Step 1: Understanding the Question:
We need to find the indefinite integral of the given function. The integrand contains the function \(\cot^{-1}(x^3)\) and also an expression involving \(x^2\) and \(1+x^6\), which hints at a substitution based on the derivative of the inverse cotangent function.
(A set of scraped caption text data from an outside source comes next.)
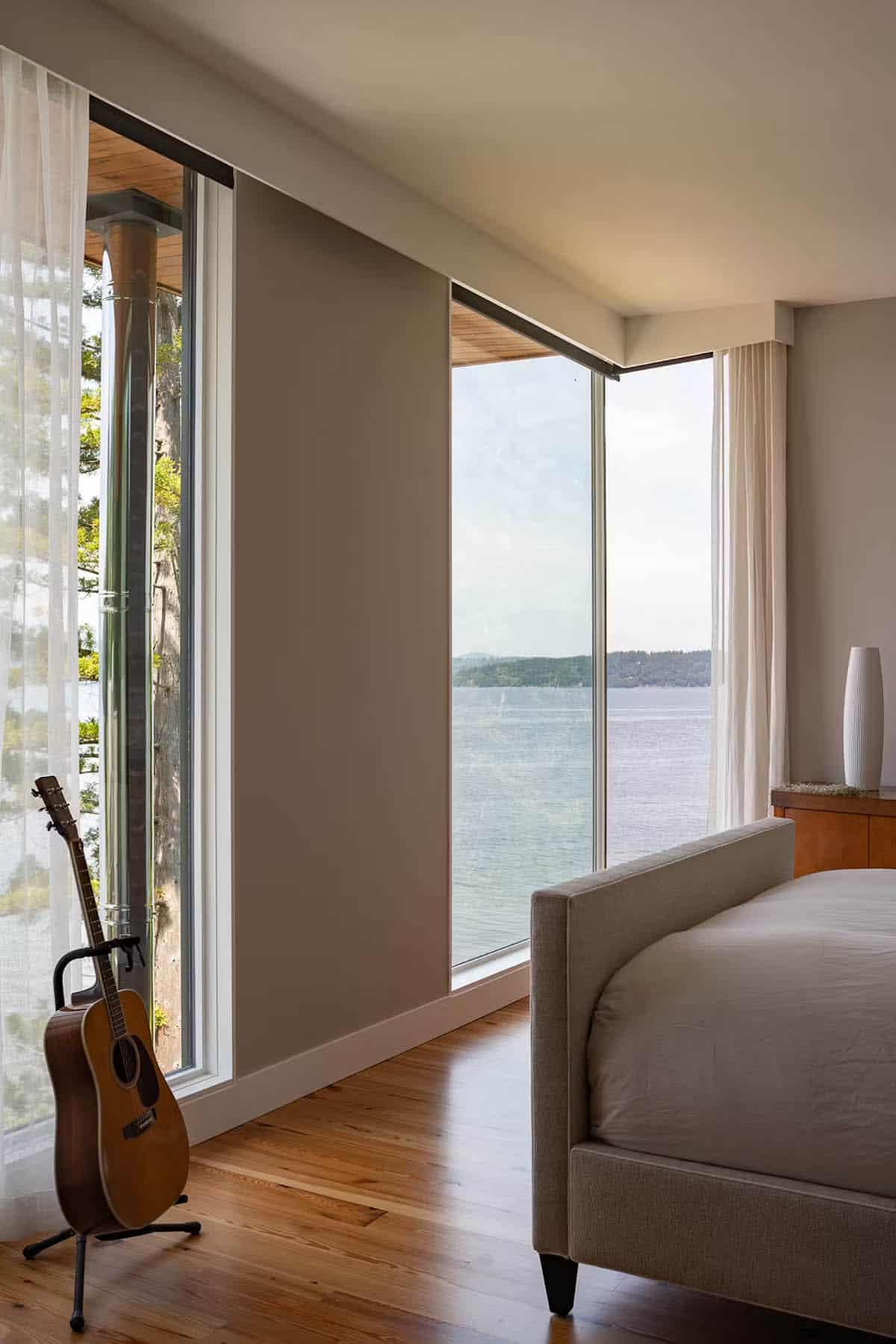 Bedroom with upholstered bed, acoustic guitar on stand, and floor-to-ceiling windows framing water view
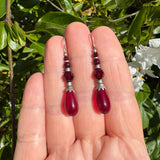 Red teardrop earrings on a hand with a green leafy background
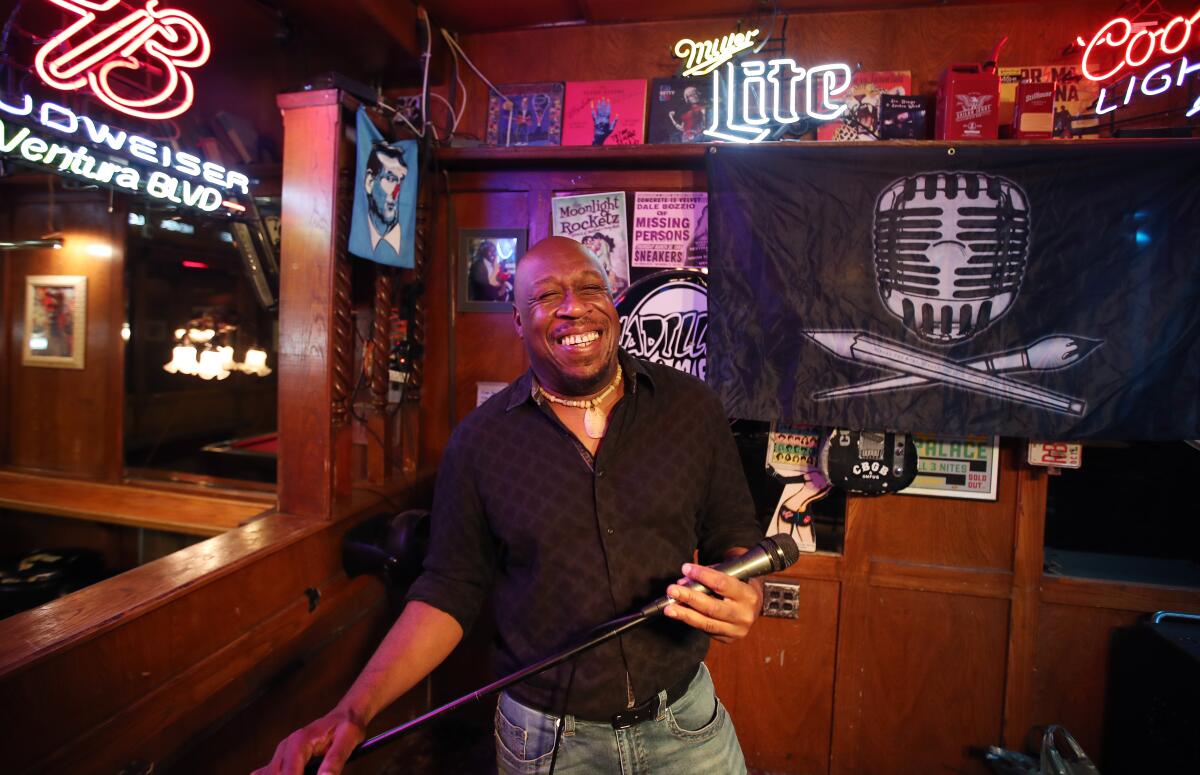 A smiling man holds a microphone inside a bar 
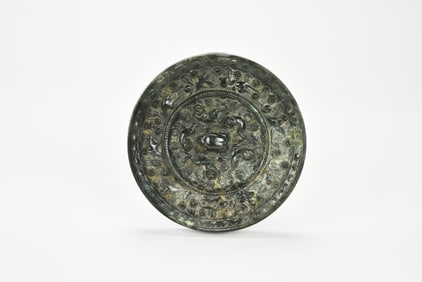A Bronze Mirror with Ocean Beasts and Grape PatternChina, Tang Dynasty (618–907 CE).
Step 2: Key Formula or Approach:
The problem can be solved using integration by substitution. We will use the standard derivative formula for the inverse cotangent function, combined with the chain rule:
\[
\frac{d}{dx}\left(\cot^{-1}(u)\right) = -\frac{1}{1+u^2} \cdot \frac{du}{dx}
\]
Step 3: Detailed Explanation:
Let's choose the substitution based on the inner function:
\[
t = \cot^{-1}(x^3)
\]
Now, we differentiate \(t\) with respect to \(x\) using the chain rule:
\[
\frac{dt}{dx} = \frac{d}{dx}\left(\cot^{-1}(x^3)\right) = -\frac{1}{1+(x^3)^2} \cdot \frac{d}{dx}(x^3)
\]
\[
\frac{dt}{dx} = -\frac{3x^2}{1+x^6}
\]
Rearranging this to match the integrand gives:
\[
\frac{x^2}{1+x^6}\,dx = -\frac{1}{3}\,dt
\]
Now, substitute \(t\) and \(dt\) into the original integral:
\[
I = \int 4 \cdot \left(\cot^{-1}(x^3)\right) \cdot \frac{x^2}{1+x^6}\,dx = \int 4 \cdot t \cdot \left(-\frac{1}{3}\,dt\right)
\]
\[
I = -\frac{4}{3} \int t \,dt
\]
Integrate with respect to \(t\):
\[
I = -\frac{4}{3} \left(\frac{t^2}{2}\right) + C = -\frac{2}{3}t^2 + C
\]
Substitute back \(t = \cot^{-1}(x^3)\):
\[
I = -\frac{2}{3}\big(\cot^{-1}(x^3)\big)^2 + C
\]
Since \((\cot^{-1}(x^3))^2\) remains the same under sign adjustment with the constant of integration, the result is written as
\[
\frac{2}{3}\big(\cot^{-1}(x^3)\big)^2 + C
\]
Step 4: Final Answer:
Based on direct calculation, the answer is option (A).